Spatial question entries:

[Start]

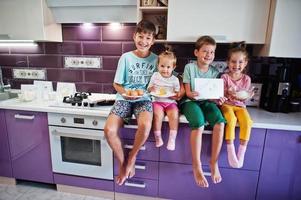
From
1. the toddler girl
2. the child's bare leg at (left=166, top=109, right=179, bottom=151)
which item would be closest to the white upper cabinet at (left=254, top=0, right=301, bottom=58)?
the toddler girl

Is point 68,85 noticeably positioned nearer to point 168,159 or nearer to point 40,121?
point 40,121

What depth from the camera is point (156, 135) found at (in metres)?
1.29

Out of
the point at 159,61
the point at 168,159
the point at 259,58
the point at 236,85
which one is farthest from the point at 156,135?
the point at 259,58

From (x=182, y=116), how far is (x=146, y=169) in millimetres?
491

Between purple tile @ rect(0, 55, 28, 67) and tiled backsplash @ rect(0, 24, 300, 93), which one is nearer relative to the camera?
tiled backsplash @ rect(0, 24, 300, 93)

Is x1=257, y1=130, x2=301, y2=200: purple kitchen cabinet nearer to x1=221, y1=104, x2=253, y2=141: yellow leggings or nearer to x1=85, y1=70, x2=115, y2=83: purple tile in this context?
x1=221, y1=104, x2=253, y2=141: yellow leggings

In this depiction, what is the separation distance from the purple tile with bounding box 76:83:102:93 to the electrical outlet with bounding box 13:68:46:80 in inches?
14.9

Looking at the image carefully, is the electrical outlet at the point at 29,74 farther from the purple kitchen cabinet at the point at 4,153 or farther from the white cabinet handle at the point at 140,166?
the white cabinet handle at the point at 140,166

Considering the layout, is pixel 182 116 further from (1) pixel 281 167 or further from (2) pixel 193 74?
(1) pixel 281 167

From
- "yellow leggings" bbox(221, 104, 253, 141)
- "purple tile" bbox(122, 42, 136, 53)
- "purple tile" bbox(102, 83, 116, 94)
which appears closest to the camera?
"yellow leggings" bbox(221, 104, 253, 141)

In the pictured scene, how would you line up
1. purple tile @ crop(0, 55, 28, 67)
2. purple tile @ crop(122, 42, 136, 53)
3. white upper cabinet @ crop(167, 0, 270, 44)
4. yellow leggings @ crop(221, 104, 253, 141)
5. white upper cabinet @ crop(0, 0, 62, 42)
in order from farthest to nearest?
purple tile @ crop(0, 55, 28, 67) < purple tile @ crop(122, 42, 136, 53) < white upper cabinet @ crop(0, 0, 62, 42) < white upper cabinet @ crop(167, 0, 270, 44) < yellow leggings @ crop(221, 104, 253, 141)

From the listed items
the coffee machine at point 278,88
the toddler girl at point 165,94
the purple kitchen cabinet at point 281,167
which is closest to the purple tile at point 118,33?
the toddler girl at point 165,94

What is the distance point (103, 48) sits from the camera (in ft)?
5.99

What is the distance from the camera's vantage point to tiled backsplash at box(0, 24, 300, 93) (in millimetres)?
1744
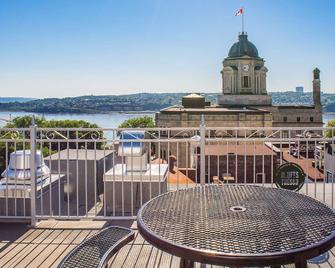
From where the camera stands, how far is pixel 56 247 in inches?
161

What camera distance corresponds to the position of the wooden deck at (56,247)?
3.63m

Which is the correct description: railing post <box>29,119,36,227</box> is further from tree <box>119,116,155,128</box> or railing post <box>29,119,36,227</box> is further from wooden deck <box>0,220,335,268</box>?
tree <box>119,116,155,128</box>

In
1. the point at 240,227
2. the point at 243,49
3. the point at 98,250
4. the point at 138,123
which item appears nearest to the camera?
the point at 240,227

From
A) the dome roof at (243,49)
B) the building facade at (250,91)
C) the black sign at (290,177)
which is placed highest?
the dome roof at (243,49)

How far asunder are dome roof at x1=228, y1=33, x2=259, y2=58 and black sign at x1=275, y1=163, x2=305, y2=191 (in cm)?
6477

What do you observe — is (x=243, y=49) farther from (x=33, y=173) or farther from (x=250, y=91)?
(x=33, y=173)

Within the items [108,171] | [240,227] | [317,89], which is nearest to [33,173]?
[108,171]

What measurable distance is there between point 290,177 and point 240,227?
3019mm

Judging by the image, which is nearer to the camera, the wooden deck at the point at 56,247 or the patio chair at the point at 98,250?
the patio chair at the point at 98,250

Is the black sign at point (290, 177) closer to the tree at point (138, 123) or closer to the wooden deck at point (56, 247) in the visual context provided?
the wooden deck at point (56, 247)

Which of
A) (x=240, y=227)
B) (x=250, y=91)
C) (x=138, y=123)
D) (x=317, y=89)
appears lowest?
(x=240, y=227)

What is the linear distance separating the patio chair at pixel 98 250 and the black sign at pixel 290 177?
2.74m

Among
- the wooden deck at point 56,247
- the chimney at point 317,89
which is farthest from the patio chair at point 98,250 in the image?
the chimney at point 317,89

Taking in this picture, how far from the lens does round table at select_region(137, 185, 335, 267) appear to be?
80.8 inches
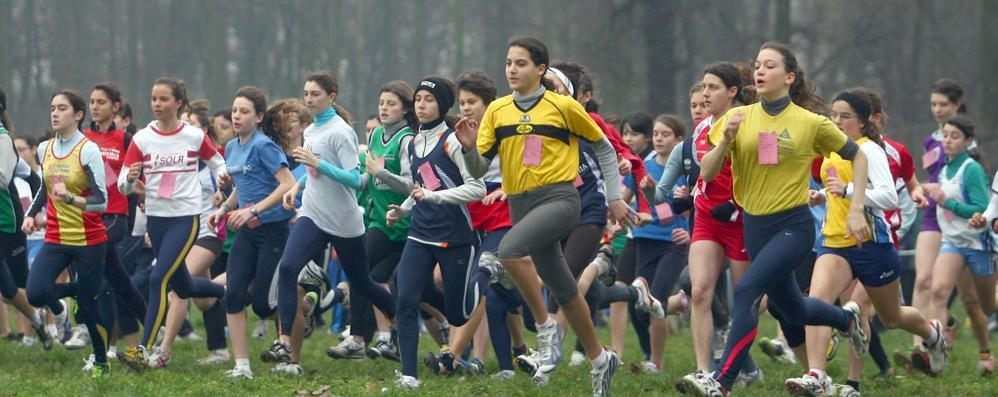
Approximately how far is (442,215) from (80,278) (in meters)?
2.40

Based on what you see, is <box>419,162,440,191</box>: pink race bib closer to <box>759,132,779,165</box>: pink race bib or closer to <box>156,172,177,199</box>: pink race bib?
<box>156,172,177,199</box>: pink race bib

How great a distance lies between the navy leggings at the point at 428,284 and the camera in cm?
857

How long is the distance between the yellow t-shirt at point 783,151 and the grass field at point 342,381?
142 cm

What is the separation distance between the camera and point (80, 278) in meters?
9.23

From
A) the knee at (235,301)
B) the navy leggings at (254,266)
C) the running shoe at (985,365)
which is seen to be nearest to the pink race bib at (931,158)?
the running shoe at (985,365)

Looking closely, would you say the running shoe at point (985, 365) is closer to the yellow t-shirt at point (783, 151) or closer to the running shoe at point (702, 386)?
the yellow t-shirt at point (783, 151)

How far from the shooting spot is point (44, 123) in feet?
104

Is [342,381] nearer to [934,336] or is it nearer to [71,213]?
[71,213]

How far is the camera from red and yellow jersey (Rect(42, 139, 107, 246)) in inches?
364

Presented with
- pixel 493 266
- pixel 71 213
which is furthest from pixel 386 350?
pixel 71 213

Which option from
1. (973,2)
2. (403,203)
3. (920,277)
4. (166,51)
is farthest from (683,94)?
(403,203)

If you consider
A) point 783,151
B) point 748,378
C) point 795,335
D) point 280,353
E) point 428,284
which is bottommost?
point 748,378

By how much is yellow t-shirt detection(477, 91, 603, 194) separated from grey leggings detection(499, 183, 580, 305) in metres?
0.06

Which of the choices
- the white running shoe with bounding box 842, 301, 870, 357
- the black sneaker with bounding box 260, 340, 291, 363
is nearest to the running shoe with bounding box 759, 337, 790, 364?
the white running shoe with bounding box 842, 301, 870, 357
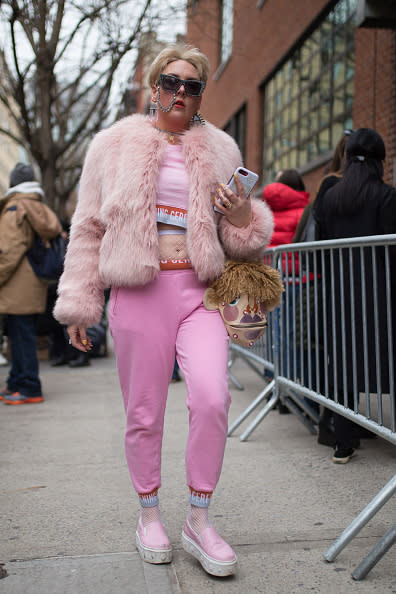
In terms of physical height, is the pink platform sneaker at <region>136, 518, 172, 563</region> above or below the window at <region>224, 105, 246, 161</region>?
below

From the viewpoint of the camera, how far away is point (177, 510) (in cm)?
319

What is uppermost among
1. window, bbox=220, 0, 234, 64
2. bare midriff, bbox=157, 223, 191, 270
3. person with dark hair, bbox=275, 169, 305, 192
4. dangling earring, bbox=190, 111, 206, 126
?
window, bbox=220, 0, 234, 64

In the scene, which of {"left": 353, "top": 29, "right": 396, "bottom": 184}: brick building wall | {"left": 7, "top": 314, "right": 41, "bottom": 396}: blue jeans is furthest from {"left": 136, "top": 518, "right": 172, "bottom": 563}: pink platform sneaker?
{"left": 353, "top": 29, "right": 396, "bottom": 184}: brick building wall

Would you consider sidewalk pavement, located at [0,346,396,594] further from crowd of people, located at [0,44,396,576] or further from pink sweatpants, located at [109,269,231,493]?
pink sweatpants, located at [109,269,231,493]

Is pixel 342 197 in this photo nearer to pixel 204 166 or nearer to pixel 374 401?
pixel 374 401

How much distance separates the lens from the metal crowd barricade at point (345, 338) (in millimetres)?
2857

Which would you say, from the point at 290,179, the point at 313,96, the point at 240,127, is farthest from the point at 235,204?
the point at 240,127

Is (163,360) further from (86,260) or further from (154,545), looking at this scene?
(154,545)

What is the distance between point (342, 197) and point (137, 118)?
1.69m

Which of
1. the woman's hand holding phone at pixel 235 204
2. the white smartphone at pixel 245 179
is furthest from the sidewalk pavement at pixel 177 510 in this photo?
the white smartphone at pixel 245 179

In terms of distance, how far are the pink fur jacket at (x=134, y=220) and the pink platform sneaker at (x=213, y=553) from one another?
100cm

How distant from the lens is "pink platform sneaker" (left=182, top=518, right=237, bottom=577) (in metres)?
2.45

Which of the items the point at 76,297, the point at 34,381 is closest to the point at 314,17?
the point at 34,381

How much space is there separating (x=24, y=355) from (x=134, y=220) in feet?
12.4
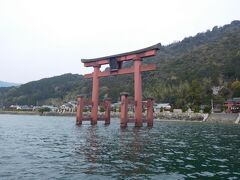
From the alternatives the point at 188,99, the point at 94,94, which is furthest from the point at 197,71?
the point at 94,94

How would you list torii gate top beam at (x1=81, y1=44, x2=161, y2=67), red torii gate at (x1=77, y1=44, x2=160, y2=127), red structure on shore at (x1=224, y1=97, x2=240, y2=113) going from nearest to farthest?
torii gate top beam at (x1=81, y1=44, x2=161, y2=67)
red torii gate at (x1=77, y1=44, x2=160, y2=127)
red structure on shore at (x1=224, y1=97, x2=240, y2=113)

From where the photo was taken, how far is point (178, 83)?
356 feet

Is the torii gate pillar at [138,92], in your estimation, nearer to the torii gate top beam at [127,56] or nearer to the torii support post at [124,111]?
the torii gate top beam at [127,56]

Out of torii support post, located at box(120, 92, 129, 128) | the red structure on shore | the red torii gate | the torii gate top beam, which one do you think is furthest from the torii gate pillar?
the red structure on shore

[End]

:: What to work on ::
Output, without any changes, the lines starting with the one that contains "From the alternatives" and running through the end of the rows, both ends included.

:: Exercise response ::
From the alternatives the point at 188,99, the point at 94,94, which is furthest from the point at 197,71?
the point at 94,94

How would you list torii gate top beam at (x1=81, y1=44, x2=161, y2=67), red torii gate at (x1=77, y1=44, x2=160, y2=127), red structure on shore at (x1=224, y1=97, x2=240, y2=113) going from nearest to farthest?
torii gate top beam at (x1=81, y1=44, x2=161, y2=67)
red torii gate at (x1=77, y1=44, x2=160, y2=127)
red structure on shore at (x1=224, y1=97, x2=240, y2=113)

From where the photo was taken, how far is point (178, 83)?
356 feet

Is the torii gate pillar at [138,92], in your estimation, nearer to the torii gate top beam at [127,56] or nearer to the torii support post at [124,111]?
the torii gate top beam at [127,56]

Out of torii support post, located at box(120, 92, 129, 128) | the red structure on shore | the red torii gate | the torii gate top beam, which one do you think is furthest from the torii gate pillar?
the red structure on shore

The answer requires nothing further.